▸ **REQUIREMENTS**
Turn the entries below into a JSON list of strings with one string for each line. Leave out blank lines and the pictures.
_ _ _ _ _ _ _
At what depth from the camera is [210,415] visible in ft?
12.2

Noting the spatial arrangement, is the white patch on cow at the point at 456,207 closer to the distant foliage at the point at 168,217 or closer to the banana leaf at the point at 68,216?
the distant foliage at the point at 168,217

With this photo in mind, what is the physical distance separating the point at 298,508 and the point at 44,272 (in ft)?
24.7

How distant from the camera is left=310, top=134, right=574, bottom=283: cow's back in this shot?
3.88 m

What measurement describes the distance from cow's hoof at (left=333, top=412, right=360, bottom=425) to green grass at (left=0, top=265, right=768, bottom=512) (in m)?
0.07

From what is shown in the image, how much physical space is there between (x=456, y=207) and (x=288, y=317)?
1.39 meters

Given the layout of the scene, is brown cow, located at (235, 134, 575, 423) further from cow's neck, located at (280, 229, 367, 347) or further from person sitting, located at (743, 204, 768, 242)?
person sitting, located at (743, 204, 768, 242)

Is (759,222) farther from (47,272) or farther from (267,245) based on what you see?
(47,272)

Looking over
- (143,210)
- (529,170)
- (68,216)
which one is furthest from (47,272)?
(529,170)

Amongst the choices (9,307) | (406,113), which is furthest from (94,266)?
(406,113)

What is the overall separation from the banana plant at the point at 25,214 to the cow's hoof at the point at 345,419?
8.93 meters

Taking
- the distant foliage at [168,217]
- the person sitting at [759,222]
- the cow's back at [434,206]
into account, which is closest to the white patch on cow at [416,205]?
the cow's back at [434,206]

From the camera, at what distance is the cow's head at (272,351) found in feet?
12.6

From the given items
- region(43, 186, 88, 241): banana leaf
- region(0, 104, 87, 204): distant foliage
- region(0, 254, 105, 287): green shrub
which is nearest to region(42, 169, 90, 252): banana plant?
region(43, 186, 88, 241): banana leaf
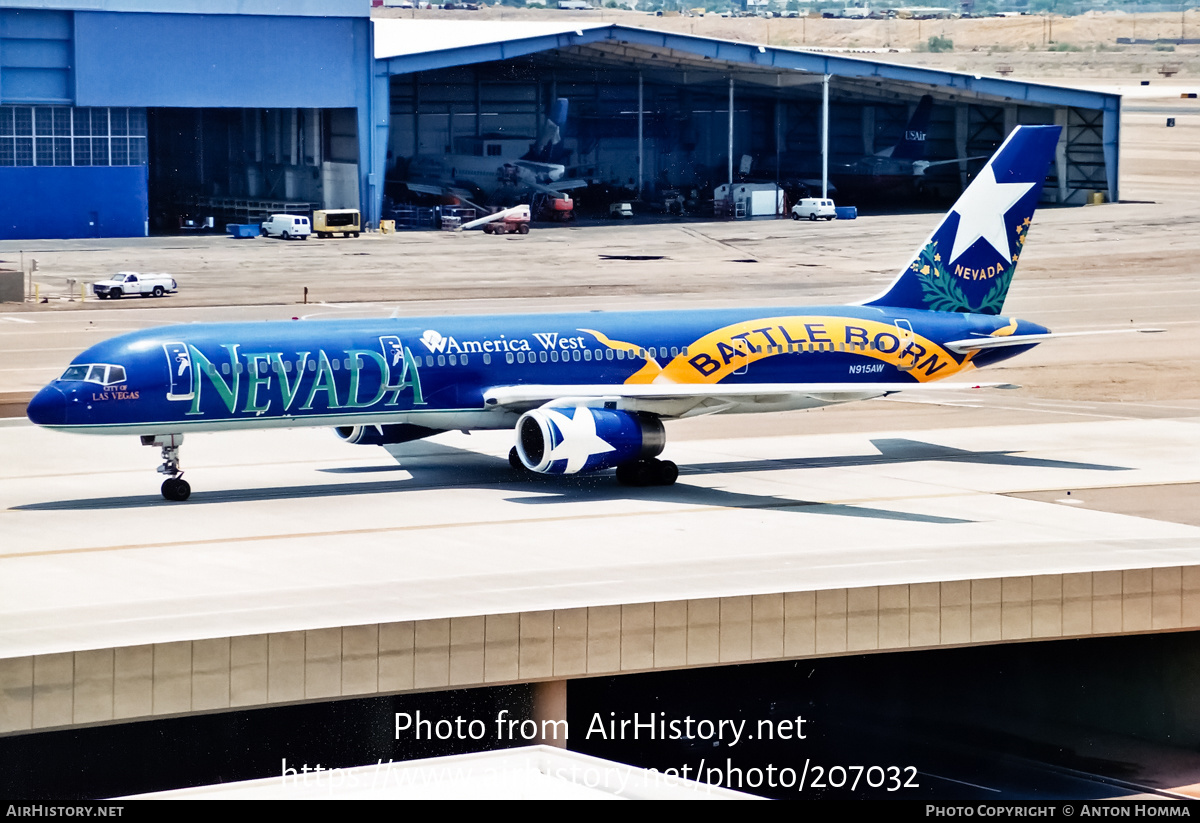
_ _ _ _ _ _ _
▸ **ANSWER TO THIS TASK**
[
  "At what depth from the camera is [210,415] visible in ft?",
  "12.2",
  "Noting the spatial arrangement, is the white patch on cow at the point at 456,207 closer to the distant foliage at the point at 168,217 or closer to the banana leaf at the point at 68,216?",
  "the distant foliage at the point at 168,217",
  "With this photo in mind, what is the physical distance separating the point at 298,508 and the point at 44,272 (in ft)?",
  "24.7",
  "How distant from the camera is left=310, top=134, right=574, bottom=283: cow's back in this shot?",
  "3.88 m",
  "What measurement describes the distance from cow's hoof at (left=333, top=412, right=360, bottom=425) to green grass at (left=0, top=265, right=768, bottom=512) (in m)?",
  "0.07",
  "From what is shown in the image, how much physical space is there between (x=456, y=207) and (x=288, y=317)?",
  "1.39 meters",
  "Given the layout of the scene, is brown cow, located at (235, 134, 575, 423) further from cow's neck, located at (280, 229, 367, 347) or further from person sitting, located at (743, 204, 768, 242)?",
  "person sitting, located at (743, 204, 768, 242)",
  "Is (759,222) farther from (47,272) or farther from (267,245) based on what you see?",
  "(47,272)",
  "Looking over",
  "- (143,210)",
  "- (529,170)",
  "- (68,216)",
  "which one is furthest from (47,272)?",
  "(529,170)",
  "Amongst the choices (9,307) | (406,113), which is furthest from (94,266)?",
  "(406,113)",
  "What is the overall separation from the banana plant at the point at 25,214 to the cow's hoof at the point at 345,419?",
  "8.93 meters",
  "Taking",
  "- the distant foliage at [168,217]",
  "- the person sitting at [759,222]",
  "- the cow's back at [434,206]",
  "into account, which is closest to the white patch on cow at [416,205]?",
  "the cow's back at [434,206]",
  "From the camera, at what distance is the cow's head at (272,351) found in feet?",
  "12.6",
  "From the given items",
  "- region(43, 186, 88, 241): banana leaf",
  "- region(0, 104, 87, 204): distant foliage",
  "- region(0, 254, 105, 287): green shrub",
  "which is nearest to region(42, 169, 90, 252): banana plant?",
  "region(43, 186, 88, 241): banana leaf"
]